In Ecclesiastes 7:15-18, Solomon says that he’s seen two odd things in his life. The first thing is an outwardly righteous person who dies early, perhaps because of all the effort spent doing right. The second odd thing is a wicked person who, despite being wicked, lives a long time. Solomon warns against both extremes. Wickedness leads to spiritual destruction, and righteous acts can be a waste of your time and your life. No matter which route you choose, you’ll perish without God.
We can become so busy—so intent on doing—that we forget about God’s work in our inner being. Indeed, too much doing is as much a danger as too little doing. We should make time to rest, reflect, and fellowship in silence with God—like David did when he sought the silence of the wilderness, or like Christ did when He took time from His ministry to rest and pray on a mountain. If Jesus—who fit the most important ministry in the history of the world into just three short years—thought that it was important enough to make time to rest and reflect, we should, too.

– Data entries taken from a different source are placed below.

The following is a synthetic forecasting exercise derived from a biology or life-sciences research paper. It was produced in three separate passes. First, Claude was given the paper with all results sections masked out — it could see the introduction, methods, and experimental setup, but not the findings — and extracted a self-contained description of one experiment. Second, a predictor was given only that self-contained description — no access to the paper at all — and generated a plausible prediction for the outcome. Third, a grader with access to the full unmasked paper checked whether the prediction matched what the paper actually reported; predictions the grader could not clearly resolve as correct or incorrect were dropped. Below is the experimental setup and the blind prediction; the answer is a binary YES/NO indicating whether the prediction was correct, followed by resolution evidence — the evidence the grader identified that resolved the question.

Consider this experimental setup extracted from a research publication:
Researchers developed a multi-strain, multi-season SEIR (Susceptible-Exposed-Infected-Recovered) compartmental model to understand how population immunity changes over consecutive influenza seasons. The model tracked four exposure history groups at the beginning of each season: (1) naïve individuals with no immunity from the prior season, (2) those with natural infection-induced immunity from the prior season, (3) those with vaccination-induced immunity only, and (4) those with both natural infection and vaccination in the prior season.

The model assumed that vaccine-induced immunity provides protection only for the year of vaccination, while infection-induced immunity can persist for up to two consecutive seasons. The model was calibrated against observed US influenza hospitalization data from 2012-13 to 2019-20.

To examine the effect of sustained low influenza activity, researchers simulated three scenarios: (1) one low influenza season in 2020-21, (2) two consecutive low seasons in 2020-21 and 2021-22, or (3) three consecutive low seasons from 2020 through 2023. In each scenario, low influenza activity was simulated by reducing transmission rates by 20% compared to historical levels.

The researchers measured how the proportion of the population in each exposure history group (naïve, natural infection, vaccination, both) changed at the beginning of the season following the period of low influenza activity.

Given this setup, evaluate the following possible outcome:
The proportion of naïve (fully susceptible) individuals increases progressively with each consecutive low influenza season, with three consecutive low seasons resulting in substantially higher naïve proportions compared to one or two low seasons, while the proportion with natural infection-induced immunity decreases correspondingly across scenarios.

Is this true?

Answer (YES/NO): NO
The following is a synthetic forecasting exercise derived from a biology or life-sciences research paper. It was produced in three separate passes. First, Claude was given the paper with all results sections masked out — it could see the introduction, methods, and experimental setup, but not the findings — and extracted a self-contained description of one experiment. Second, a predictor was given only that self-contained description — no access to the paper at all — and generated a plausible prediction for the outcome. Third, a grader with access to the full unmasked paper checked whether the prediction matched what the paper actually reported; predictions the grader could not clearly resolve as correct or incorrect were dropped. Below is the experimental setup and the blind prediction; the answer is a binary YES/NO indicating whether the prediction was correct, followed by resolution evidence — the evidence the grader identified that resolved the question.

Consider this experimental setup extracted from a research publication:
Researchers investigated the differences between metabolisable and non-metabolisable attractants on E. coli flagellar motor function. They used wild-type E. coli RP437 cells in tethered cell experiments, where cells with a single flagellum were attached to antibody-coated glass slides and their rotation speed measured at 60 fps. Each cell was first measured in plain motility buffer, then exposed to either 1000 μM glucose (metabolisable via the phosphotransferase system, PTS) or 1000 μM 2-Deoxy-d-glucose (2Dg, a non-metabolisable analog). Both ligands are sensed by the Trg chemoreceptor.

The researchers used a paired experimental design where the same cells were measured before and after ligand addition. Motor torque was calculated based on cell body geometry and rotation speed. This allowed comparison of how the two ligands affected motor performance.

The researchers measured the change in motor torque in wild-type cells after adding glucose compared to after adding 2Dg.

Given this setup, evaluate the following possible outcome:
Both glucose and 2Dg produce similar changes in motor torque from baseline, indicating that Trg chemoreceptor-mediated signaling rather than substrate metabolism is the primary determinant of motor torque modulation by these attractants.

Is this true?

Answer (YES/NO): NO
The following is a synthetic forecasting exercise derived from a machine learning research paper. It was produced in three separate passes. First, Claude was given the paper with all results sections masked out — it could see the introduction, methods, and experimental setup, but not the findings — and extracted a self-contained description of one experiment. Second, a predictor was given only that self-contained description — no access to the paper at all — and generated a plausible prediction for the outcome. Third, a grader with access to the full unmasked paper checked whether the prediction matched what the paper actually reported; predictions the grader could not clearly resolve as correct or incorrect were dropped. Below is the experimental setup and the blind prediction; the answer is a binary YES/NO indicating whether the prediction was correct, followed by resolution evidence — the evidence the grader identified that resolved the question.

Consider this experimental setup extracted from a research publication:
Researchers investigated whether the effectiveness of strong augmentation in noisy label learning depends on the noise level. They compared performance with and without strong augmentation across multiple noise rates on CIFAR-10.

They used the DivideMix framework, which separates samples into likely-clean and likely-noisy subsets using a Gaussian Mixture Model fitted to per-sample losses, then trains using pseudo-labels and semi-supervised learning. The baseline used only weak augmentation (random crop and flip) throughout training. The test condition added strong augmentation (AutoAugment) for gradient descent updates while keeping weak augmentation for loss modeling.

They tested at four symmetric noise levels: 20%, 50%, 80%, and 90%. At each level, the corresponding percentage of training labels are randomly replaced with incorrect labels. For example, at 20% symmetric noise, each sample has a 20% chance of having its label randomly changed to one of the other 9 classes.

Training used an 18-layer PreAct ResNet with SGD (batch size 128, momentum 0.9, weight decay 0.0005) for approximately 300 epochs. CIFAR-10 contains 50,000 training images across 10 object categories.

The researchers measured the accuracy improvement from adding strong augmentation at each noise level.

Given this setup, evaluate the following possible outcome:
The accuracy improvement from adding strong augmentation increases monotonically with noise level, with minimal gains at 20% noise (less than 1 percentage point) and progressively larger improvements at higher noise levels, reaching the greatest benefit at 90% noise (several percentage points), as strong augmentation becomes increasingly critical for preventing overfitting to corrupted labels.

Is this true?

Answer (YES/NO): YES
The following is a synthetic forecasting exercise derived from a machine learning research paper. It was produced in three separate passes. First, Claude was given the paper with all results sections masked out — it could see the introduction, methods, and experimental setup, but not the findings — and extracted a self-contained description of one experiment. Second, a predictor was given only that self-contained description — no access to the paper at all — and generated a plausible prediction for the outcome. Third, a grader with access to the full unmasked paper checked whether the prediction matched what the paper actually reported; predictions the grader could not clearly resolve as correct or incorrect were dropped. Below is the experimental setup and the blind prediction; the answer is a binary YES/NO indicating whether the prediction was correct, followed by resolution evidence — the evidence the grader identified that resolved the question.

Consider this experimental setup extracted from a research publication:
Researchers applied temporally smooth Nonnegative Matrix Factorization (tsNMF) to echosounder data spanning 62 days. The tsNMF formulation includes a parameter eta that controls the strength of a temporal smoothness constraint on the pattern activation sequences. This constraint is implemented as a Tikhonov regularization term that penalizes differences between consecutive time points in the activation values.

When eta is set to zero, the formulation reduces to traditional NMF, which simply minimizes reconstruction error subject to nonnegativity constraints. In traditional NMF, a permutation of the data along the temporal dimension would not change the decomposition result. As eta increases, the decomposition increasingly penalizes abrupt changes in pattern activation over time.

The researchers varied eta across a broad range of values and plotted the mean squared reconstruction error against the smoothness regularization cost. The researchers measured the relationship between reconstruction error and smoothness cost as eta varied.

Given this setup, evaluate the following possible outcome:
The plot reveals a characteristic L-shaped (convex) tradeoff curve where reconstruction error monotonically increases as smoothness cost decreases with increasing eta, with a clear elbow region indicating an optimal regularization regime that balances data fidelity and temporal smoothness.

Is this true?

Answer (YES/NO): YES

But it’s an attractive lie that we can be better or feel better simply by doing more stuff. If we can just keep busy, we’ll automatically be holy, right? Imagine a pot filled to the brim with water. If you boil it long enough over hot coals, the water will bubble up over the edge of the pot and run down into the coals, possibly even extinguishing them. Likewise, we can be so zealous about something, so passionate and fierce, yet if it is not a good goal, or if we do not pursue it while resting in God’s grace, our passion can boil over and put itself out. We grow disappointed, bored, tired, or burned out. We wonder why we even bothered trying in the first place.
Proverbs 4:23 encourages you to guard your inner being. Who you are in your mind, in your heart of hearts, affects everything you do.
Do not misplace your passion. Keep focused on God. Seek Him. Depend on His grace, not on your righteousness. Obey Him because you love Him, because you know that disobeying Him would be a betrayal of everything He’s done for you. Talk to Him, listen to Him in the Word—not because doing those things makes you holy, but because you trust Him to make you holy as you walk with Him.
If you have accepted Christ as your Savior, if God has redeemed to you Himself, then He has already blessed you more than you could possibly imagine (Phil. 4:19). He loves you. He will never stop loving you. And nothing you did earned that love.
Never forget the importance of being.